Nearly all of the night shift workers of a ceramics plant directly across the street from the biological facility (compound 19) became infected, and most died. Since most were men, there were suspicions by NATO governments that the Soviet Union had developed a sex-specific weapon. The government blamed the outbreak on the consumption of anthrax-tainted meat and ordered the confiscation of all uninspected meat that entered the city. They also ordered that all stray dogs be shot and that people not have contact with sick animals. There was also a voluntary evacuation and anthrax vaccination program established for people from 18–55.

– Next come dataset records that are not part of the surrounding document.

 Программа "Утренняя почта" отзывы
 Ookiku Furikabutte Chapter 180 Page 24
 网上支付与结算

To support the cover-up story Soviet medical and legal journals published articles about an outbreak in livestock that caused GI anthrax in people having consumed infected meat, and cutaneous anthrax in people having come into contact with the animals. All medical and public health records were confiscated by the KGB. In addition to the medical problems that the outbreak caused, it also prompted Western countries to be more suspicious of a covert Soviet Bioweapons program and to increase their surveillance of suspected sites. In 1986, the US government was allowed to investigate the incident, and concluded that the exposure was from aerosol anthrax from a military weapons facility. In 1992, President Yeltsin admitted that he was "absolutely certain" that "rumors" about the Soviet Union violating the 1972 Bioweapons Treaty were true. The Soviet Union, like the US and UK, had agreed to submit information to the UN about their bioweapons programs but omitted known facilities and never acknowledged their weapons program.

Anthrax bioterrorism

In theory, anthrax spores can be cultivated with minimal special equipment and a first-year collegiate microbiological education, but in practice the procedure is difficult and dangerous. To make large amounts of an aerosol form of anthrax suitable for biological warfare requires extensive practical knowledge, training, and highly advanced equipment.

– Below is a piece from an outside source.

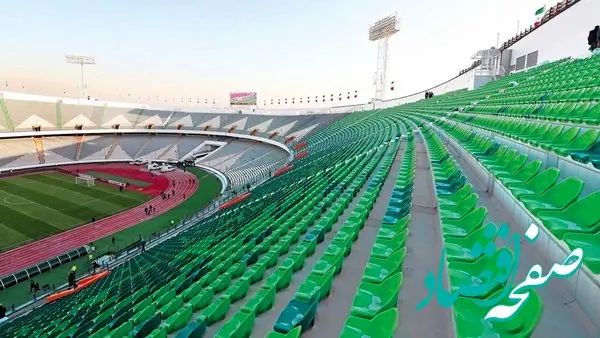 استادیوم آزادی آماده استقبال از رونالدو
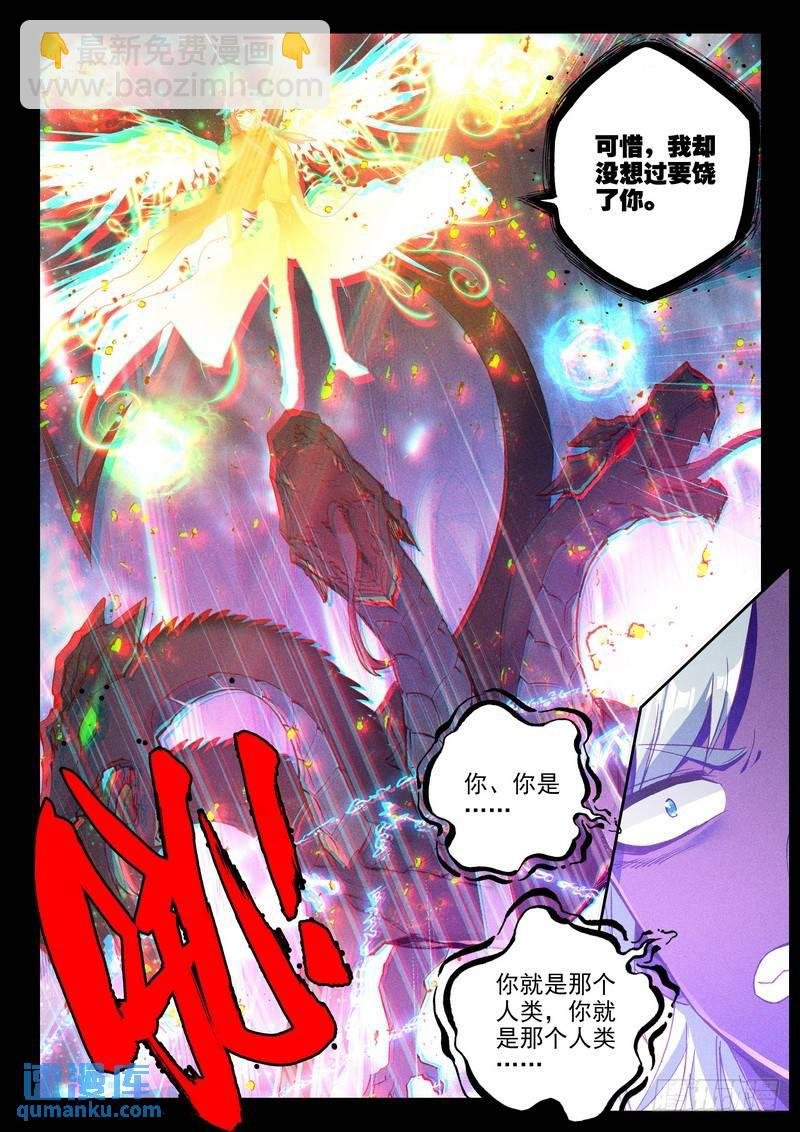 第247话 反制魔神？！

Concentrated anthrax spores were used for bioterrorism in the 2001 anthrax attacks in the United States, delivered by mailing postal letters containing the spores. The letters were sent to several news media offices as well as to two Democratic senators: Tom Daschle of South Dakota and Patrick Leahy of Vermont. As a result, 22 were infected and five died.  Only a few grams of material were used in these attacks and in August 2008 the US Department of Justice announced they believed that Dr. Bruce Ivins, a senior biodefense researcher employed by the United States government, was responsible. These events also spawned many anthrax hoaxes.

Due to these events, the U.S. Postal Service installed biohazard detection systems at its major distribution centers to actively scan for anthrax being transported through the mail.

Decontaminating mail

In response to the postal anthrax attacks and hoaxes the US Postal Service sterilized some mail using a process of gamma irradiation and treatment with a proprietary enzyme formula supplied by Sipco Industries Ltd.

A scientific experiment performed by a high school student, later published in The Journal of Medical Toxicology, suggested that a domestic electric iron at its hottest setting (at least 400 °F (204 °C)) used for at least 5 minutes should destroy all anthrax spores in a common postal envelope.